Longtime Chicago mayor Richard M. Daley had won control over the school system in 1995 and generally received accolades for rising scores on state tests; hard-charging superintendents, including Paul Vallas and Arne Duncan; tough accountability measures such as reduced social promotion; and a slew of new schools and shiny buildings. But the state, the city, and the schools were struggling financially. Chicago shed 200,000 citizens between 2000 and 2010, the only one of the nation’s biggest cities to lose population during that time period. Among big cities, Chicago emerged from the 2008 recession in worse financial shape than most. The 2007 teachers’ contract gave educators a 4 percent salary increase, boosting their compensation well above the state average.
And by the time Daley departed in 2011, the 400,000-student CPS had lost its reputation as a cutting-edge school district. Its NAEP (National Assessment of Educational Progress) scores were lackluster (see Figure 1).The district was still offering kids just 170 school days and just over five hours of instruction per day (compared to the national average of nearly seven hours). Chicago had never even made the finals for the Broad Foundation Prize, which is awarded annually to an urban district for marked improvement in student achievement. There were barely more than 100 charter school campuses, serving fewer than 40,000 students. As was the case statewide and elsewhere, the pension time bomb was ticking; pension obligations would soon require more than 10 cents of every dollar CPS spent. At the end of the 2010–11 school year, CPS faced a $1 billion budget deficit.

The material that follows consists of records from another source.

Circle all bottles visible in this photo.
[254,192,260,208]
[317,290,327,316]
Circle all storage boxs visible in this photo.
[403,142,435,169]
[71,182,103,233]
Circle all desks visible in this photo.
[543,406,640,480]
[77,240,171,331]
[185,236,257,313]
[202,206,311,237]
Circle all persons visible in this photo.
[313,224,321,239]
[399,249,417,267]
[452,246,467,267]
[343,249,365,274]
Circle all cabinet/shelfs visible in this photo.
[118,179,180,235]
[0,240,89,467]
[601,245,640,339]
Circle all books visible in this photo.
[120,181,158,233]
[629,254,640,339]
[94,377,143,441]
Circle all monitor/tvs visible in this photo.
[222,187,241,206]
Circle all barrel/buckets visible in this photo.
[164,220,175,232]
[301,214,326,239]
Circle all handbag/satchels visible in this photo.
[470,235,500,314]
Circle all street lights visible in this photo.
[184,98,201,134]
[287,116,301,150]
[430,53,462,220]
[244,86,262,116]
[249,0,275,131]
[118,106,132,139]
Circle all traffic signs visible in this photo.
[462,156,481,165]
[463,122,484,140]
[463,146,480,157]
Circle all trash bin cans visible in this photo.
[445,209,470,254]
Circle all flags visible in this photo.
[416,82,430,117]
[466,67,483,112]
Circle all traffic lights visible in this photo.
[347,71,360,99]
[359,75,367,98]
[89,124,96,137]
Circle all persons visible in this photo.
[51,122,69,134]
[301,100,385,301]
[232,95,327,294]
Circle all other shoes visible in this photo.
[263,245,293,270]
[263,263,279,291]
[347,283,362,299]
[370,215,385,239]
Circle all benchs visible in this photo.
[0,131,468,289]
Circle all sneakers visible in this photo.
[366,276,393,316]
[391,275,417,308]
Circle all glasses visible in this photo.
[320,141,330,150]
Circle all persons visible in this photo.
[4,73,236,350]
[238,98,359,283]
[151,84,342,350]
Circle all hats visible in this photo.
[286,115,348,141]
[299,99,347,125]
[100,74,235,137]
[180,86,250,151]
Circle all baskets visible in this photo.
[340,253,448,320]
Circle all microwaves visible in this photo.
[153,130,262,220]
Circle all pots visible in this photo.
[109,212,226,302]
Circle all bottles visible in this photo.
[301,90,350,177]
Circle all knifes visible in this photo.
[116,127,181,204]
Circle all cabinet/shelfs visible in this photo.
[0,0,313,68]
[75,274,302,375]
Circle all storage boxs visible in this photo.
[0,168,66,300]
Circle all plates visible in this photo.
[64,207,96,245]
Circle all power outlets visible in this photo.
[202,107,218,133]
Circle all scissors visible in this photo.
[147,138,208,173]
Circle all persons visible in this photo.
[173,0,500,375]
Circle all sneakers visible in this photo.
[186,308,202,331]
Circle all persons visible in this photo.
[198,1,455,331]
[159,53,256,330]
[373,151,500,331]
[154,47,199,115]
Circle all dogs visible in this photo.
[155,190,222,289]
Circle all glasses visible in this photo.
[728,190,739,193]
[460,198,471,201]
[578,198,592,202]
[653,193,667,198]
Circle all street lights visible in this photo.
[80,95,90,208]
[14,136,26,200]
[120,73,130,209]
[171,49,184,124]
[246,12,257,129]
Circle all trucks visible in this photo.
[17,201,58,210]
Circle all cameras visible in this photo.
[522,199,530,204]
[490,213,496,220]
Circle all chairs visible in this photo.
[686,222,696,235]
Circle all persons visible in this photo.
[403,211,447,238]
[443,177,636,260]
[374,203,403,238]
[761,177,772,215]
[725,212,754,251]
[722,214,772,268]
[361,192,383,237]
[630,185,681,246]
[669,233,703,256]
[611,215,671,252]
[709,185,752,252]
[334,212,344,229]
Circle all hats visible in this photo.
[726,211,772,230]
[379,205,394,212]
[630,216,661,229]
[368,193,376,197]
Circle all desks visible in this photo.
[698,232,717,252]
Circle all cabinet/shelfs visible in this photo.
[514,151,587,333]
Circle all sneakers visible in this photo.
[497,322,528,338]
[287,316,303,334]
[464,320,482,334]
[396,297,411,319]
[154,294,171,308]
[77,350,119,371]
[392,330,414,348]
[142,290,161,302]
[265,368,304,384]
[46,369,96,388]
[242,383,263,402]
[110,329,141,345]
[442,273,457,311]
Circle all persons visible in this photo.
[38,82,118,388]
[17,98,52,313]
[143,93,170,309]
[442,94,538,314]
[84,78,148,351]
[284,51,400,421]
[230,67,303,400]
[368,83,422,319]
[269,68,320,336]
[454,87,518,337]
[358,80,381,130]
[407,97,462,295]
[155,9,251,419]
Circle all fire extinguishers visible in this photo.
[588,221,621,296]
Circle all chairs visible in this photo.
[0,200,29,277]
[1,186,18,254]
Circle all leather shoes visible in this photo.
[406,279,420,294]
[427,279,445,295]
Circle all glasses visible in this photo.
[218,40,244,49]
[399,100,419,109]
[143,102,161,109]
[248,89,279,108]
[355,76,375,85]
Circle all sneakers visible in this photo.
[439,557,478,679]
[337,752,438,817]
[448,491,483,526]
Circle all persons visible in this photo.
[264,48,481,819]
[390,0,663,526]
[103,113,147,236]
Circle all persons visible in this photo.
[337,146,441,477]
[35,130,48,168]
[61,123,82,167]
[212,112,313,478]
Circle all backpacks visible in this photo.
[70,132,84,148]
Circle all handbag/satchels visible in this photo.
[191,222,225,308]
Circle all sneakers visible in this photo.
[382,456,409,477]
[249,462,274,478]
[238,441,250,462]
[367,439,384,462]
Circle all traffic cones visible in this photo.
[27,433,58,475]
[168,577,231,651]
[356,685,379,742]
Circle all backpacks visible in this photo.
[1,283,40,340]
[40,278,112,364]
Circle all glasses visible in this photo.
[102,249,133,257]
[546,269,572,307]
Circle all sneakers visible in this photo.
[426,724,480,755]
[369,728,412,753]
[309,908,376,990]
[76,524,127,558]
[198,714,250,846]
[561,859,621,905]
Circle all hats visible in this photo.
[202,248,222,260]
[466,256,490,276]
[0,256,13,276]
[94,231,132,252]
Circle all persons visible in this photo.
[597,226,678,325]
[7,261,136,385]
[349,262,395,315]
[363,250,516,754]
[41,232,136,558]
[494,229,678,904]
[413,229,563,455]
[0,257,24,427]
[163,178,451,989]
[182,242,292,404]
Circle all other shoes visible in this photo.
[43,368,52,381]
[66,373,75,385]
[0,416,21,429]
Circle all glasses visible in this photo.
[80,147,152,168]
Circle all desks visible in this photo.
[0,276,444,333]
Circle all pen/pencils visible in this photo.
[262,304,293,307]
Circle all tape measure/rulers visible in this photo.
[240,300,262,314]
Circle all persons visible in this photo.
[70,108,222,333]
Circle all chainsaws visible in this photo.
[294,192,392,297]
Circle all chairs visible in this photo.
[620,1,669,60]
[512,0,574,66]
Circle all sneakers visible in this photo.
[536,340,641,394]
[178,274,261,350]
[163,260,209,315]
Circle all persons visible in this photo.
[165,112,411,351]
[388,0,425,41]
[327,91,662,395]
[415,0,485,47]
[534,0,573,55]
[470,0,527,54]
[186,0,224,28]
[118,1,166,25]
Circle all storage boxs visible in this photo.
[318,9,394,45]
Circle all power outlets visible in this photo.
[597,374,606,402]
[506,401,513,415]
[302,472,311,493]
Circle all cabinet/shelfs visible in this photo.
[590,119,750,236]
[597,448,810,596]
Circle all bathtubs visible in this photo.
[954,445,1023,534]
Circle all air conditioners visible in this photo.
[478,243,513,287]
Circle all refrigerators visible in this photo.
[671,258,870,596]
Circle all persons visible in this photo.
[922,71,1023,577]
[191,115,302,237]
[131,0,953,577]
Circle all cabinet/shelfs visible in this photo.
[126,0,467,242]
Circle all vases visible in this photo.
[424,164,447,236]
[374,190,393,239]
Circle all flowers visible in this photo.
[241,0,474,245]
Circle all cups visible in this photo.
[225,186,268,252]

“There is no other school district in the nation that has as grotesquely underfunded a school system as Chicago,” said Laurence Msall of the Civic Federation.
To make a real difference, the impatient Emanuel would have to restore the city’s reputation as an education innovator, retain and attract more parents of school-age children, and confront a series of financial challenges. While no one knew it for sure at the time, there would be no federal Race to the Top funding, nor even, as it turned out, a federal waiver from No Child Left Behind that would free up existing federal dollars for new programs in Chicago. Emanuel and CPS were on their own.
Rushing through the First Year
In April 2011, Emanuel announced an education leadership team headed by Haitian American former Rochester, New York, superintendent Jean-Claude Brizard. There was no listening tour or even a pretense of considering a variety of policy options. (There wasn’t even time for Brizard to speak at the press conference announcing his appointment.) Emanuel was going to do bold, concrete things—enact a longer school day and year, implement principal performance bonuses, expand International Baccalaureate (IB) programs, and revamp teacher evaluations—and get them done as quickly and visibly as possible.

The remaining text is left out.